Eine durchwachsene Bilanz bescheinigte Marcus Wewer, der beim BÖLW den Vorstand Handel innehat, dem Bio-Recht. Auf europäischer Ebene sei die neue EU-Öko-Verordnung zu begrüßen, die zu Recht noch um ein Jahr verschoben worden wäre. So könnten die wichtigen Detailregeln mit Qualität ausgearbeitet werden. Dagegen sei das deutsche Ökolandbaugesetz bislang nicht an neue Anforderungen angepasst worden. Hier müsse am vorgelegten Entwurf noch viel passieren, damit er Bio stärkt. Wichtig sei etwa, dass der Bund mehr Verantwortung im Bereich der Bio-Kontrolle übernähme.

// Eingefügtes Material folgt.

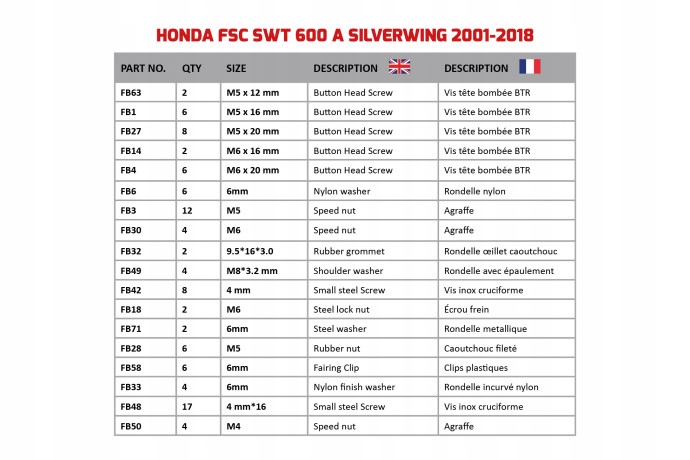 HONDA FSC SWT 600 A SILVERWING 2001-2018

| PART NO. | QTY | SIZE | DESCRIPTION | DESCRIPTION |
|---|---|---|---|---|
| FB63 | 2 | M5 x 12 mm | Button Head Screw | Vis tête bombée BTR |
| FB1 | 6 | M5 x 16 mm | Button Head Screw | Vis tête bombée BTR |
| FB27 | 8 | M5 x 20 mm | Button Head Screw | Vis tête bombée BTR |
| FB14 | 2 | M6 x 16 mm | Button Head Screw | Vis tête bombée BTR |
| FB4 | 6 | M6 x 20 mm | Button Head Screw | Vis tête bombée BTR |
| FB6 | 6 | 6mm | Nylon washer | Rondelle nylon |
| FB3 | 12 | M5 | Speed nut | Agraffe |
| FB30 | 4 | M6 | Speed nut | Agraffe |
| FB32 | 2 | 9.5*16*3.0 | Rubber grommet | Rondelle œillet caoutchouc |
| FB49 | 4 | M8*3.2 mm | Shoulder washer | Rondelle avec épaulement |
| FB42 | 8 | 4 mm | Small steel Screw | Vis inox cruciforme |
| FB18 | 2 | M6 | Steel lock nut | Écrou frein |
| FB71 | 2 | 6mm | Steel washer | Rondelle metallique |
| FB28 | 6 | M5 | Rubber nut | Caoutchouc fileté |
| FB58 | 6 | 6mm | Fairing Clip | Clips plastiques |
| FB33 | 4 | 6mm | Nylon finish washer | Rondelle incurvé nylon |
| FB48 | 17 | 4 mm*16 | Small steel Screw | Vis inox cruciforme |
| FB50 | 4 | M4 | Speed nut | Agraffe |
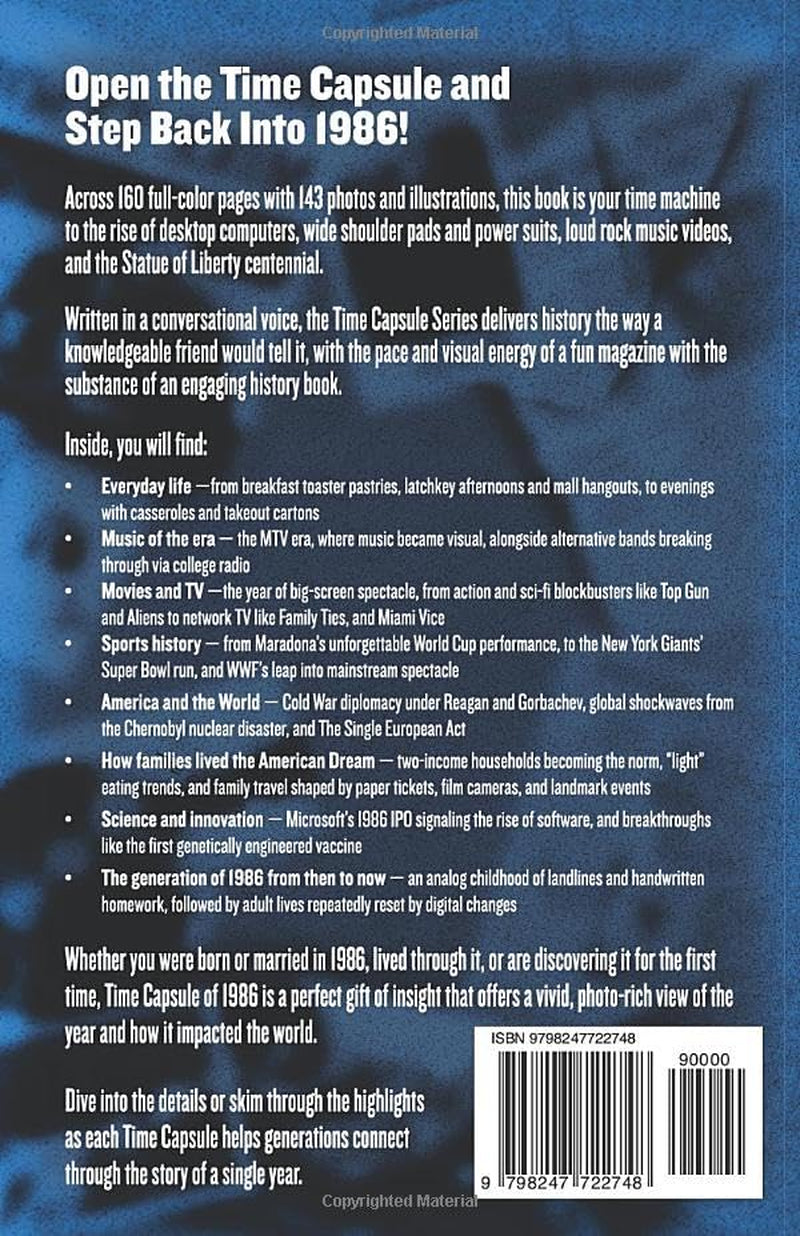 Open the Time Capsule and Step Back Into 1986!

Across 160 full-color pages with 143 photos and illustrations, this book is your time machine to the rise of desktop computers, wide shoulder pads and power suits, loud rock music videos, and the Statue of Liberty centennial.

Written in a conversational voice, the Time Capsule Series delivers history the way a knowledgeable friend would tell it, with the pace and visual energy of a fun magazine with the substance of an engaging history book.

Inside, you will find:

• Everyday life —from breakfast toaster pastries, latchkey afternoons and mall hangouts, to evenings with casseroles and takeout cartons

• Music of the era — the MTV era, where music became visual, alongside alternative bands breaking through via college radio

• Movies and TV —the year of big-screen spectacle, from action and sci-fi blockbusters like Top Gun and Aliens to network TV like Family Ties, and Miami Vice

• Sports history — from Maradona's unforgettable World Cup performance, to the New York Giants' Super Bowl run, and WWF's leap into mainstream spectacle

• America and the World — Cold War diplomacy under Reagan and Gorbachev, global shockwaves from the Chernobyl nuclear disaster, and The Single European Act

• How families lived the American Dream — two-income households becoming the norm, "light" eating trends, and family travel shaped by paper tickets, film cameras, and landmark events

• Science and innovation — Microsoft's 1986 IPO signaling the rise of software, and breakthroughs like the first genetically engineered vaccine

• The generation of 1986 from then to now — an analog childhood of landlines and handwritten homework, followed by adult lives repeatedly reset by digital changes

Whether you were born or married in 1986, lived through it, or are discovering it for the first time, Time Capsule of 1986 is a perfect gift of insight that offers a vivid, photo-rich view of the year and how it impacted the world.

Dive into the details or skim through the highlights as each Time Capsule helps generations connect through the story of a single year.

ISBN 9798247722748
90000
9 798247 722748

Copyrighted Material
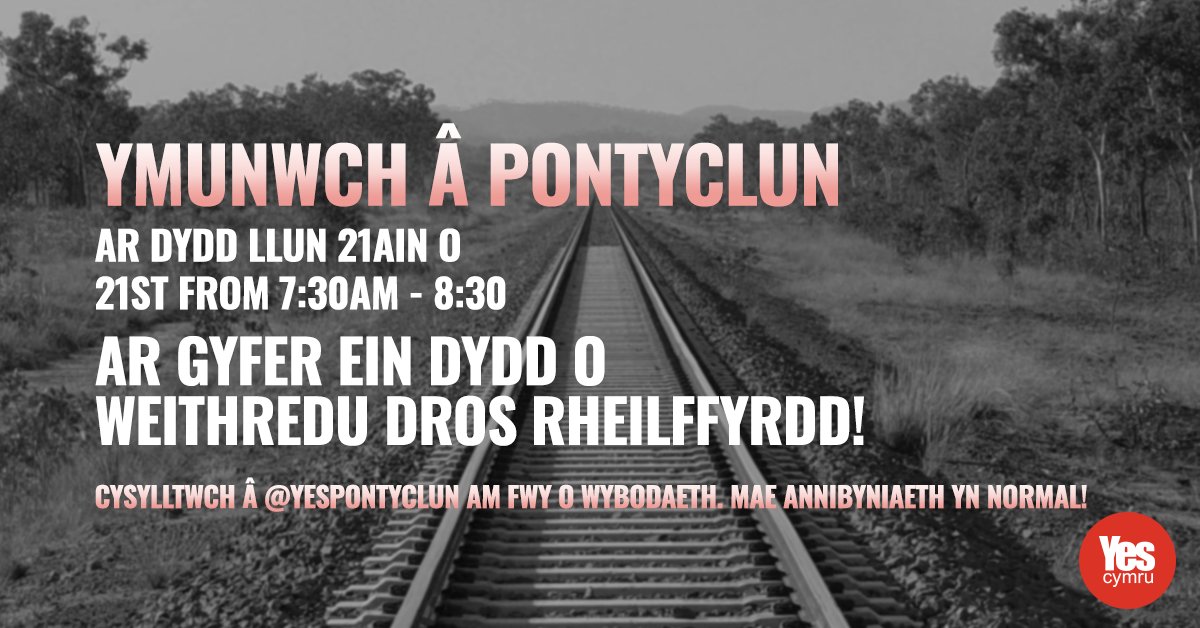 YMUNWCH Â PONTYCLUN

AR DYDD LLUN 21AIN O
21ST FROM 7:30AM - 8:30

AR GYFER EIN DYDD O WEITHREDU DROS RHEILFFYRDD!

CYSYLLTWCH Â @YESPONTYCLUN AM FWY O WYBODAETH. MAE ANNIBYNIAETH YN NORMAL!

Yes cymru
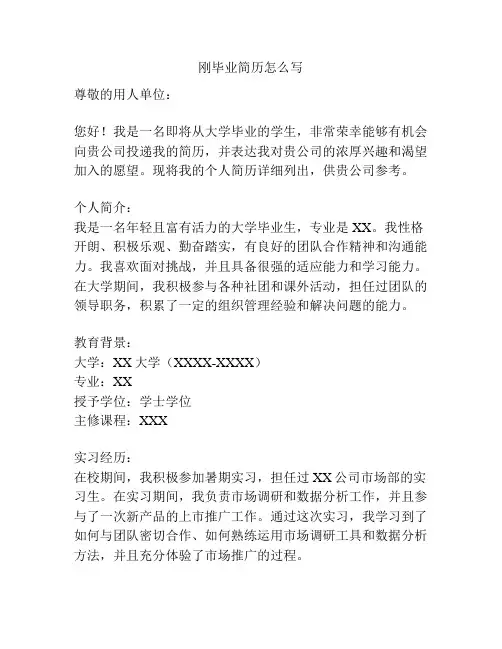 刚毕业简历怎么写

尊敬的用人单位：

您好！我是一名即将从大学毕业的学生，非常荣幸能够有机会向贵公司投递我的简历，并表达我对贵公司的浓厚兴趣和渴望加入的愿望。现将我的个人简历详细列出，供贵公司参考。

个人简介：
我是一名年轻且富有活力的大学毕业生，专业是 XX。我性格开朗、积极乐观、勤奋踏实，有良好的团队合作精神和沟通能力。我喜欢面对挑战，并且具备很强的适应能力和学习能力。在大学期间，我积极参与各种社团和课外活动，担任过团队的领导职务，积累了一定的组织管理经验和解决问题的能力。

教育背景：
大学：XX 大学（XXXX-XXXX）
专业：XX
授予学位：学士学位
主修课程：XXX

实习经历：
在校期间，我积极参加暑期实习，担任过 XX 公司市场部的实习生。在实习期间，我负责市场调研和数据分析工作，并且参与了一次新产品的上市推广工作。通过这次实习，我学习到了如何与团队密切合作、如何熟练运用市场调研工具和数据分析方法，并且充分体验了市场推广的过程。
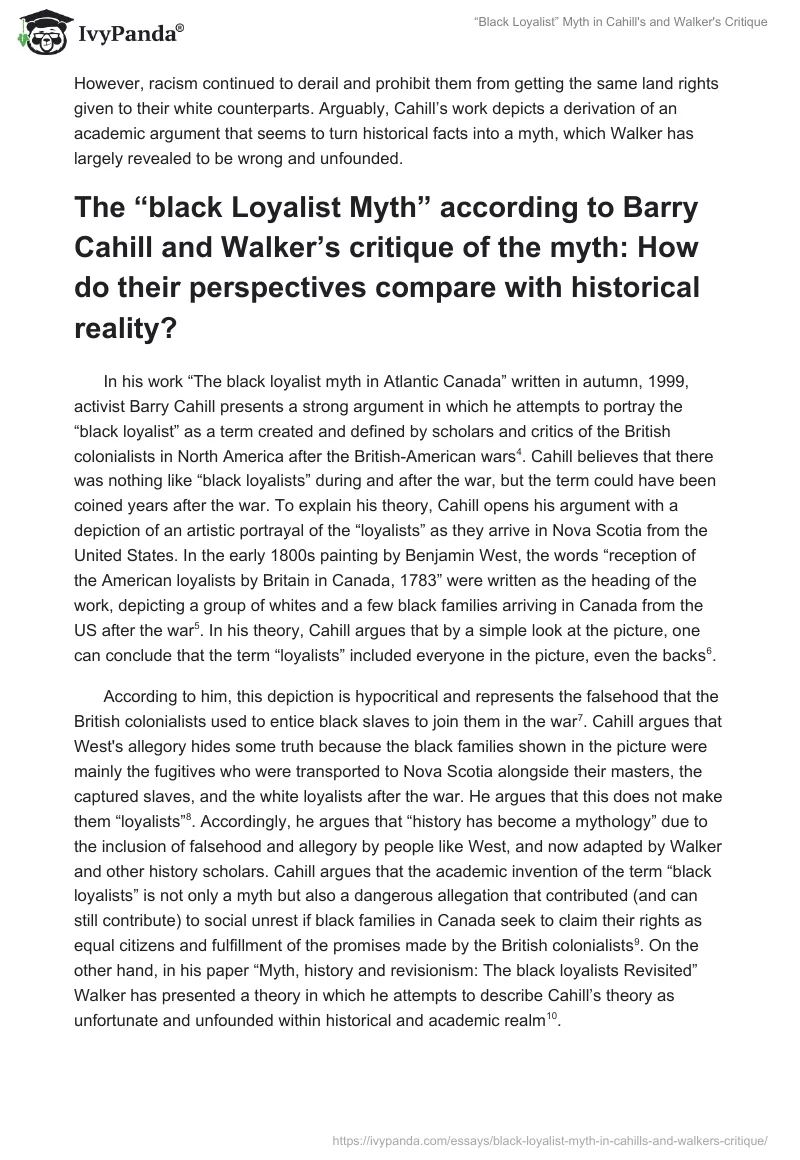 IvyPanda®

"Black Loyalist" Myth in Cahill's and Walker's Critique

However, racism continued to derail and prohibit them from getting the same land rights given to their white counterparts. Arguably, Cahill's work depicts a derivation of an academic argument that seems to turn historical facts into a myth, which Walker has largely revealed to be wrong and unfounded.

The "black Loyalist Myth" according to Barry Cahill and Walker's critique of the myth: How do their perspectives compare with historical reality?

In his work "The black loyalist myth in Atlantic Canada" written in autumn, 1999, activist Barry Cahill presents a strong argument in which he attempts to portray the "black loyalist" as a term created and defined by scholars and critics of the British colonialists in North America after the British-American wars$^4$. Cahill believes that there was nothing like "black loyalists" during and after the war, but the term could have been coined years after the war. To explain his theory, Cahill opens his argument with a depiction of an artistic portrayal of the "loyalists" as they arrive in Nova Scotia from the United States. In the early 1800s painting by Benjamin West, the words "reception of the American loyalists by Britain in Canada, 1783" were written as the heading of the work, depicting a group of whites and a few black families arriving in Canada from the US after the war$^5$. In his theory, Cahill argues that by a simple look at the picture, one can conclude that the term "loyalists" included everyone in the picture, even the backs$^6$.

According to him, this depiction is hypocritical and represents the falsehood that the British colonialists used to entice black slaves to join them in the war$^7$. Cahill argues that West's allegory hides some truth because the black families shown in the picture were mainly the fugitives who were transported to Nova Scotia alongside their masters, the captured slaves, and the white loyalists after the war. He argues that this does not make them "loyalists"$^8$. Accordingly, he argues that "history has become a mythology" due to the inclusion of falsehood and allegory by people like West, and now adapted by Walker and other history scholars. Cahill argues that the academic invention of the term "black loyalists" is not only a myth but also a dangerous allegation that contributed (and can still contribute) to social unrest if black families in Canada seek to claim their rights as equal citizens and fulfillment of the promises made by the British colonialists$^9$. On the other hand, in his paper "Myth, history and revisionism: The black loyalists Revisited" Walker has presented a theory in which he attempts to describe Cahill's theory as unfortunate and unfounded within historical and academic realm$^{10}$.

https://ivypanda.com/essays/black-loyalist-myth-in-cahills-and-walkers-critique/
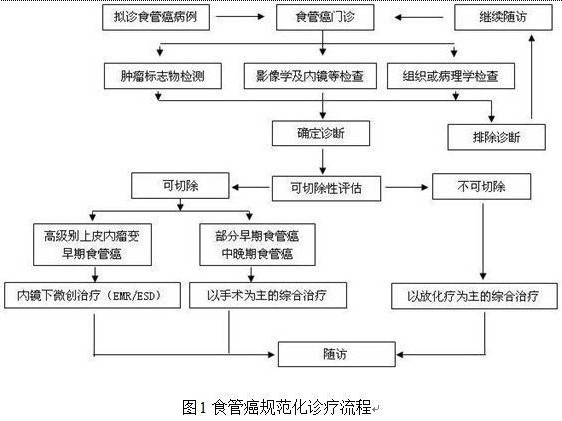 拟诊食管癌病例
食管癌门诊
继续随访
肿瘤标志物检测
影像学及内镜等检查
组织或病理学检查
确定诊断
排除诊断
可切除
可切除性评估
不可切除
高级别上皮内瘤变
早期食管癌
部分早期食管癌
中晚期食管癌
内镜下微创治疗（EMR/ESD）
以手术为主的综合治疗
以放化疗为主的综合治疗
随访

图1 食管癌规范化诊疗流程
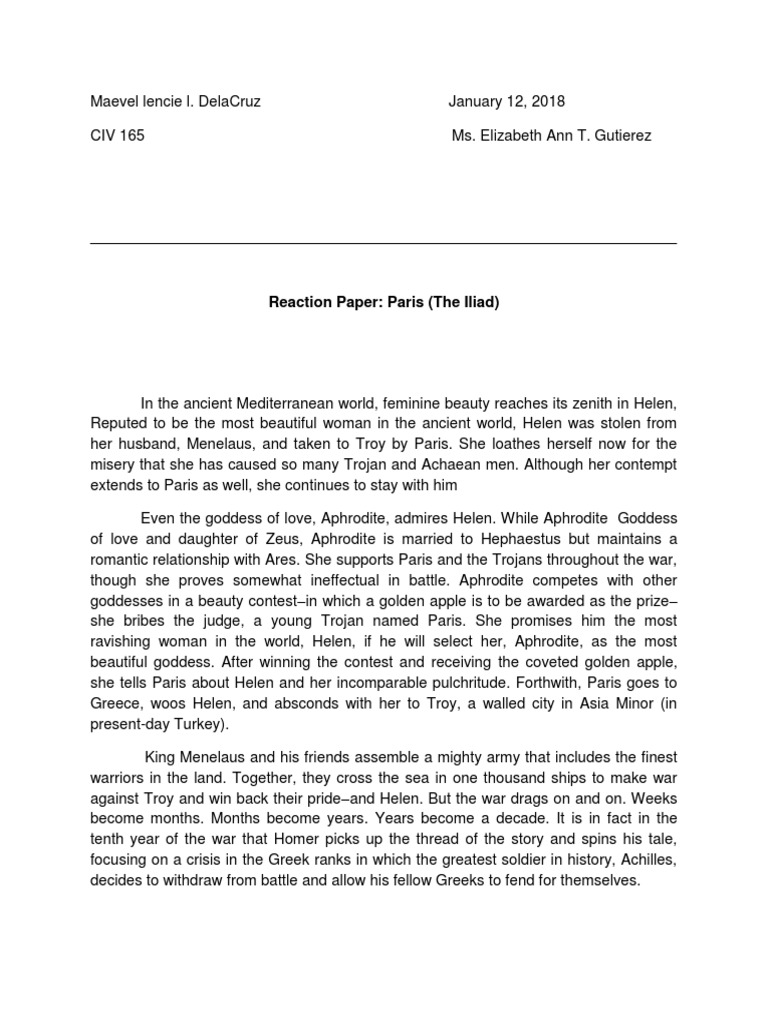 Maevel Iencie I. DelaCruz January 12, 2018

CIV 165 Ms. Elizabeth Ann T. Gutierez

Reaction Paper: Paris (The Iliad)

In the ancient Mediterranean world, feminine beauty reaches its zenith in Helen, Reputed to be the most beautiful woman in the ancient world, Helen was stolen from her husband, Menelaus, and taken to Troy by Paris. She loathes herself now for the misery that she has caused so many Trojan and Achaean men. Although her contempt extends to Paris as well, she continues to stay with him

Even the goddess of love, Aphrodite, admires Helen. While Aphrodite Goddess of love and daughter of Zeus, Aphrodite is married to Hephaestus but maintains a romantic relationship with Ares. She supports Paris and the Trojans throughout the war, though she proves somewhat ineffectual in battle. Aphrodite competes with other goddesses in a beauty contest–in which a golden apple is to be awarded as the prize–she bribes the judge, a young Trojan named Paris. She promises him the most ravishing woman in the world, Helen, if he will select her, Aphrodite, as the most beautiful goddess. After winning the contest and receiving the coveted golden apple, she tells Paris about Helen and her incomparable pulchritude. Forthwith, Paris goes to Greece, woos Helen, and absconds with her to Troy, a walled city in Asia Minor (in present-day Turkey).

King Menelaus and his friends assemble a mighty army that includes the finest warriors in the land. Together, they cross the sea in one thousand ships to make war against Troy and win back their pride–and Helen. But the war drags on and on. Weeks become months. Months become years. Years become a decade. It is in fact in the tenth year of the war that Homer picks up the thread of the story and spins his tale, focusing on a crisis in the Greek ranks in which the greatest soldier in history, Achilles, decides to withdraw from battle and allow his fellow Greeks to fend for themselves.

Die Tierhaltung erhielt von Wewer ein klares Minus. Der Schlachthofskandal im letzten Jahr habe einmal mehr besorgniserregende Zustände aufgedeckt. Die Ziele der Borchert-Kommission müssten energisch weiter verfolgt und zum Erfolg geführt werden. Stattdessen arbeite Julia Klöckner weiter an einem freiwilligen Label, das nur für einen kleinen Teil der Tiere Erleichterung bringen werde. Klöckner müsse jetzt dafür sorgen, dass eine verpflichtende, europäische Kennzeichnung wie beim Ei erfolgt und Bio als höchster gesetzlicher Tierhaltungsstandard weiter seinen Teil zum Umbau beitragen kann.

Der BÖLW-Vorsitzende Felix Prinz zu Löwenstein erklärte abschließend, die Bundesregierung habe noch keine Antwort auf die großen Probleme unserer Zeit gefunden: auf die Klimakrise, das Höfesterben und gefährdete Wasserreserven. Es fehle eine Politik, die konsequent und kohärent die Weichen auf Bio stellt – vor allem auf Bundesebene. Und es brauche einen Umbauplan, der den Betrieben Planungssicherheit geben kann, sowie einen integrierten Politikansatz, der alle notwendigen Bereiche und Ressorts einbindet.